Problem No. 8.1

Figure 8.31 shows the ACFs for 36 random numbers, 360 random numbers and 1,000 random numbers.

Explain the differences among these figures. Do they all indicate that the data are white noise?

White noise is demonstrated when a time series has no autocorrelation. For the most part, each of these ACFs so no significant autocorrelation.

What about the one lag bars that appears significant in the series of 36 numbers, or the one or two significant bars in the series of 360? At a 95 percent confidence level, we can expect that one in twenty bars will reach significance by random chance. So we can conclude that the significant lags are probably due to randomness, and do not represent systematic autocorrelation.

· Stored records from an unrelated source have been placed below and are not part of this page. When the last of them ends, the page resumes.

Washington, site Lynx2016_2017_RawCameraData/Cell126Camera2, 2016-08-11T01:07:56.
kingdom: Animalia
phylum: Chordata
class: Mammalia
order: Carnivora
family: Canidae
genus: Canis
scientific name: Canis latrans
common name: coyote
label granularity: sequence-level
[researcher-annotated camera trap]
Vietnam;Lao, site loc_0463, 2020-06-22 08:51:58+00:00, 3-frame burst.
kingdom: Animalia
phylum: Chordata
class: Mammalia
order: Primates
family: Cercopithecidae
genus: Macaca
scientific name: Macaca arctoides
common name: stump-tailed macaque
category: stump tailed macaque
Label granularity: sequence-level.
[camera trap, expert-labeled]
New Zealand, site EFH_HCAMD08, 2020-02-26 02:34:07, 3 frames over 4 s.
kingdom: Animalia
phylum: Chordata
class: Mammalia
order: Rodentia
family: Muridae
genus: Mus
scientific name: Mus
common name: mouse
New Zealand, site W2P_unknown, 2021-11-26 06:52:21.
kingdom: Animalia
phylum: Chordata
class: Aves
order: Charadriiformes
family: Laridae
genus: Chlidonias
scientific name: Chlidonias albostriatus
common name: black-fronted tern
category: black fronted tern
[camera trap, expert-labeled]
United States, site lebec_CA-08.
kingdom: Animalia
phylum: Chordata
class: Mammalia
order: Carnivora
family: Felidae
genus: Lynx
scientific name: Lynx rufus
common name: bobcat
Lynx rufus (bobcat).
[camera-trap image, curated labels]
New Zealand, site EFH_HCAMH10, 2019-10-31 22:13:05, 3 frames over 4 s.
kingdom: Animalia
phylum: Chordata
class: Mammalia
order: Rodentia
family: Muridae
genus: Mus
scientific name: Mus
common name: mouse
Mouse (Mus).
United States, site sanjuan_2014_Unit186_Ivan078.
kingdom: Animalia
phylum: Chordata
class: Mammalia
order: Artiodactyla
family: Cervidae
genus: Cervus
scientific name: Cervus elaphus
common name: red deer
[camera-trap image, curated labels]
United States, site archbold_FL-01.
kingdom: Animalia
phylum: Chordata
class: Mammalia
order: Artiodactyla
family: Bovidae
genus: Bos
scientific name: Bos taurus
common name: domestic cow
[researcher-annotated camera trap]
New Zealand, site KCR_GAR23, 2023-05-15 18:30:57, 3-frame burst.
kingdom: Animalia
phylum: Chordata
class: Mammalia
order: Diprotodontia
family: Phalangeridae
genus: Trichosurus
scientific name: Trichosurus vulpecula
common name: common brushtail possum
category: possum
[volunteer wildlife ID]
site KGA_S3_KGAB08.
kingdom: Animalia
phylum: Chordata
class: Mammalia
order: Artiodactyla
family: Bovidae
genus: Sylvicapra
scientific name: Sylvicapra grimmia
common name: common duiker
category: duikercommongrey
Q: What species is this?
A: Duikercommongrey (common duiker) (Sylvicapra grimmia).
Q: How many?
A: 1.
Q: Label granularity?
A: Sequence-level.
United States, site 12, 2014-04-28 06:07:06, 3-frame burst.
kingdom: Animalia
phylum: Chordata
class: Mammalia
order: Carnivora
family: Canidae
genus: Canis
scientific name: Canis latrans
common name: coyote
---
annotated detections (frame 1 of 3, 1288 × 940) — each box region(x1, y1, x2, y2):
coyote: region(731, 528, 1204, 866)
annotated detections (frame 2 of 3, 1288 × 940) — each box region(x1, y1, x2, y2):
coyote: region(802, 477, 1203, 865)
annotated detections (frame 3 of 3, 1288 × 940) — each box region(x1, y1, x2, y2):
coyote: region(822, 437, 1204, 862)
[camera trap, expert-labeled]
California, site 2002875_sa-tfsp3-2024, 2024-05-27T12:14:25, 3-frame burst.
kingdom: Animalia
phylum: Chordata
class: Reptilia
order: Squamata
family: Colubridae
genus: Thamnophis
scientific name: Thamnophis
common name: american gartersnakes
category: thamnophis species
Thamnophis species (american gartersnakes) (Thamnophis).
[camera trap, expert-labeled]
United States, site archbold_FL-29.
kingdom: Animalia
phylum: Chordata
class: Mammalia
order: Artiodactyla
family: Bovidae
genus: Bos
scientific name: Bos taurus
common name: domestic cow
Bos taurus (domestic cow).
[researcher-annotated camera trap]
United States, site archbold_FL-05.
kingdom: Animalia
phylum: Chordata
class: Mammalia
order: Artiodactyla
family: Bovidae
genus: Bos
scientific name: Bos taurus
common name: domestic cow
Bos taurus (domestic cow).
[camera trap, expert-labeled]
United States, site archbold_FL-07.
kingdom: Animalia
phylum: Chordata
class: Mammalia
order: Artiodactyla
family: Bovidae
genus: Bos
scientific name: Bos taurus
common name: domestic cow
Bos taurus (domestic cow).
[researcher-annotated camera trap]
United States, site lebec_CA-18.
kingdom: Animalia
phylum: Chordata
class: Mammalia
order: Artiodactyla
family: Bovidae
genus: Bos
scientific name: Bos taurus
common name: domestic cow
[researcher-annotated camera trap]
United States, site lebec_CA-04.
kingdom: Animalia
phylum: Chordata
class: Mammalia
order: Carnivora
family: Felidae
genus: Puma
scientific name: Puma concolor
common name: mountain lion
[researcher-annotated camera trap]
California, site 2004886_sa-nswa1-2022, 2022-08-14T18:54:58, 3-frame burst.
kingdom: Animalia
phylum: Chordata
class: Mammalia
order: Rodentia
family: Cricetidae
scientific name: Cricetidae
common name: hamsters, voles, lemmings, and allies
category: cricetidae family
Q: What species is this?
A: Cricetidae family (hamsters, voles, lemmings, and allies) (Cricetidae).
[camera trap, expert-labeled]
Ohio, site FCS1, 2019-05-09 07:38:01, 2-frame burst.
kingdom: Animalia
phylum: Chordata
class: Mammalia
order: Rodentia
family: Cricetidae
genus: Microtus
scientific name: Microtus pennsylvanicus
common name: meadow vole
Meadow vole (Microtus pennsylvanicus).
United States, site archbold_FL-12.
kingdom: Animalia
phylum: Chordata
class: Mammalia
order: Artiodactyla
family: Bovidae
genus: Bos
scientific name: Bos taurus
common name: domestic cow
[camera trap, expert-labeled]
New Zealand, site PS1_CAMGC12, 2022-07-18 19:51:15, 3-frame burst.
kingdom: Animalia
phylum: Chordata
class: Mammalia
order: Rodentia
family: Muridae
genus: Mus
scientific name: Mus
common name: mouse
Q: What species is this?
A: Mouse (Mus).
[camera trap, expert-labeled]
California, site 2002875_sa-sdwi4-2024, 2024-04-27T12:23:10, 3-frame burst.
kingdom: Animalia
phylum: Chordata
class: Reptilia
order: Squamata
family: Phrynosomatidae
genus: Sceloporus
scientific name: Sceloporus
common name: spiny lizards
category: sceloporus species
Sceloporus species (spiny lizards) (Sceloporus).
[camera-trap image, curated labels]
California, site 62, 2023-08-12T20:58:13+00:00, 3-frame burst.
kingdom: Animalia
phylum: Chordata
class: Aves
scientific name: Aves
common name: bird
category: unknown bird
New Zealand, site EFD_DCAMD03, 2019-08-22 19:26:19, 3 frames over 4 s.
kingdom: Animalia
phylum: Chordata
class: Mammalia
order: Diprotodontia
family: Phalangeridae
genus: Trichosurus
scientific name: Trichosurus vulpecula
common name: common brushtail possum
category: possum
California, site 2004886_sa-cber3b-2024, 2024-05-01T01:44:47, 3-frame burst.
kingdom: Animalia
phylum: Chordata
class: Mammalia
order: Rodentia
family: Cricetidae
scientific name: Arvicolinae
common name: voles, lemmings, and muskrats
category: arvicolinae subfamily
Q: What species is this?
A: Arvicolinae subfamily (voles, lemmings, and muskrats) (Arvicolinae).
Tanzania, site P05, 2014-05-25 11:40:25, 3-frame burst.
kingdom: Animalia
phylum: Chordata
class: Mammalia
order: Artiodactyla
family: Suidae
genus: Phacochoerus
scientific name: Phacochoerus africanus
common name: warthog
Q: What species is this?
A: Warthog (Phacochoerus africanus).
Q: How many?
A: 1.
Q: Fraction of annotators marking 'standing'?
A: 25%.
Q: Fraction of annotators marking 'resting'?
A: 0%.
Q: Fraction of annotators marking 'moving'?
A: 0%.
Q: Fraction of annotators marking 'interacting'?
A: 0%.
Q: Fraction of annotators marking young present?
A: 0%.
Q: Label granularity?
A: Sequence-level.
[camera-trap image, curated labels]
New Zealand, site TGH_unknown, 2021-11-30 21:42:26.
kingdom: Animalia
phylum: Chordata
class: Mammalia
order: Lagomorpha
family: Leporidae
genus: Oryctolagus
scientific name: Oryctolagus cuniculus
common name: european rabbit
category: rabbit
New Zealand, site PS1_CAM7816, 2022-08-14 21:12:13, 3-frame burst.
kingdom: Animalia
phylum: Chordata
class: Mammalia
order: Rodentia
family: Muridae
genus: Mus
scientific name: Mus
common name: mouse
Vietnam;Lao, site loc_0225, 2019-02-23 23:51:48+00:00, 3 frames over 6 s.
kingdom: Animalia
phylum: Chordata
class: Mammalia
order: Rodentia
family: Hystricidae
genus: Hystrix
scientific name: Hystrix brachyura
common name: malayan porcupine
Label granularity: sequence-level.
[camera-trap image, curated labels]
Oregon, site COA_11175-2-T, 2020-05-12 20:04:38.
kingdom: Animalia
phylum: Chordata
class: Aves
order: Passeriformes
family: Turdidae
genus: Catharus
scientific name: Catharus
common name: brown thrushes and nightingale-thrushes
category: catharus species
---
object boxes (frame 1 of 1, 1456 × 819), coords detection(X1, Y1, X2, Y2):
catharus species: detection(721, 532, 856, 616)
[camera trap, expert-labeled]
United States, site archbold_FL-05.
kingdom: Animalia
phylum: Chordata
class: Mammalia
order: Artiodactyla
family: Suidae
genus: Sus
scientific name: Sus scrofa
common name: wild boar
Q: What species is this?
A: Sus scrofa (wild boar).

Why are the critical values at different distances from the mean of zero? Why are the autocorrelations different in each figure when they each refer to white noise?

The bounds are at \(2 / \sqrt{T}\) where \(T\) is the length of the series. So as \(T\) increasese, the bounds decrease. For each series:

2 / sqrt(36)

## [1] 0.3333333

2 / sqrt(360)

## [1] 0.1054093

2 / sqrt(1000)

## [1] 0.06324555

Problem No. 8.2

A classic example of a non-stationary series is the daily closing IBM stock price series (data set ibmclose). Use R to plot the daily closing prices for IBM stock and the ACF and PACF. Explain how each plot shows that the series is non-stationary and should be differenced.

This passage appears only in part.